** INPUT follows **

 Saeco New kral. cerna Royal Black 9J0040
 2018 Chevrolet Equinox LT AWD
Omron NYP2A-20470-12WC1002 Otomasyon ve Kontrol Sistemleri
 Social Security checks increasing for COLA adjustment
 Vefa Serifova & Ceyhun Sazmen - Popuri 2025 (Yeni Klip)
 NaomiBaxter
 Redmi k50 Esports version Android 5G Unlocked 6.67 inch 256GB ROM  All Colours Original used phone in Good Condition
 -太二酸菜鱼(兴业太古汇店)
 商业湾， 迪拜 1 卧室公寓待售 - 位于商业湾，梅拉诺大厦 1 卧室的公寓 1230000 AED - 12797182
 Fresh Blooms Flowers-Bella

** End of INPUT **
** INPUT follows **

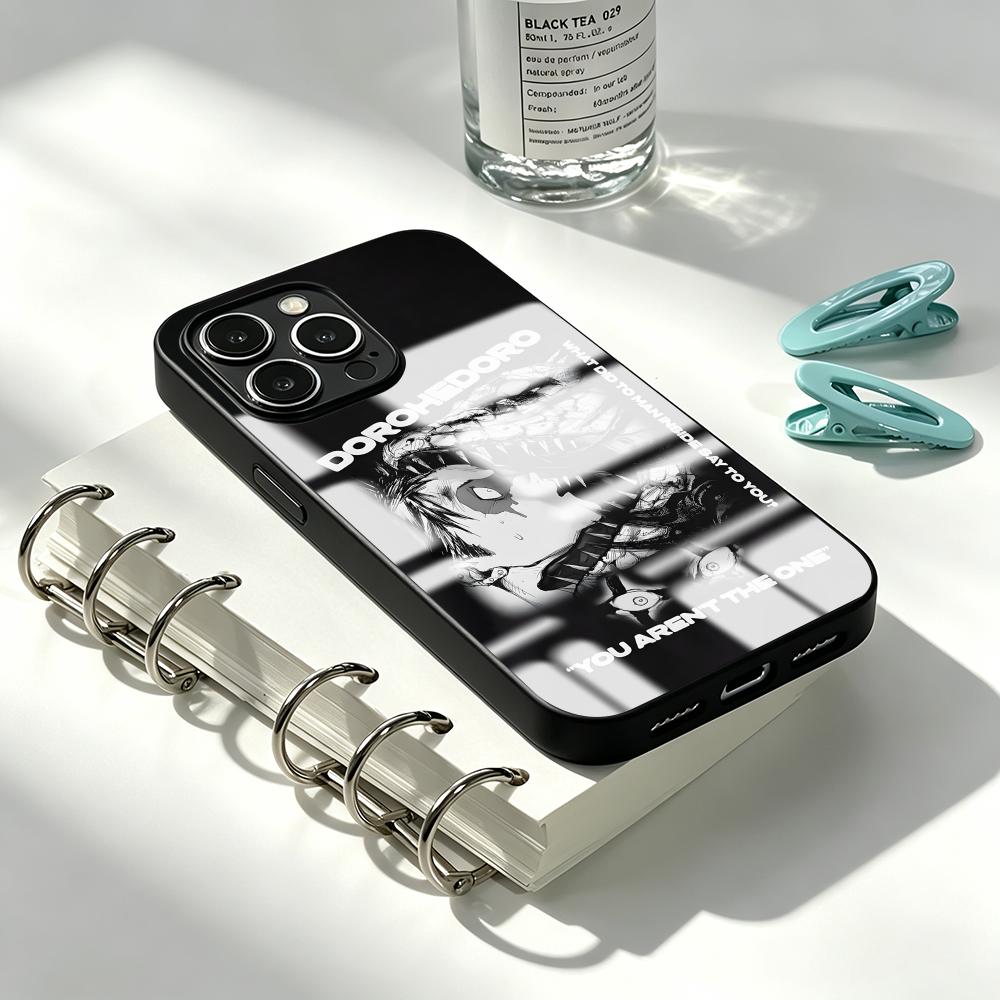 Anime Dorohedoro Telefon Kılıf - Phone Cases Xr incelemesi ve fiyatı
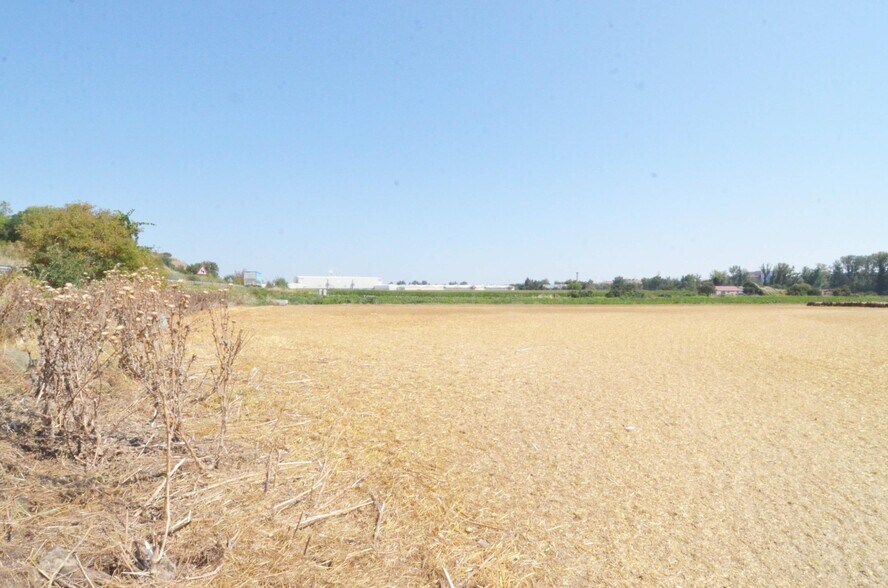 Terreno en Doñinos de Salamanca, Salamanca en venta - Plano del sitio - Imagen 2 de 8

** End of INPUT **

> ABOUT THIS TASK
Given the entries above, transcribe exactly the lines from the one holding "Anime Dorohedoro Telefon" through the one holding "Terreno en Doñinos"; pictures do not belong in the transcription.

> RESPONSE BELOW
 Anime Dorohedoro Telefon Kılıf - Phone Cases Xr incelemesi ve fiyatı
 Terreno en Doñinos de Salamanca, Salamanca en venta - Plano del sitio - Imagen 2 de 8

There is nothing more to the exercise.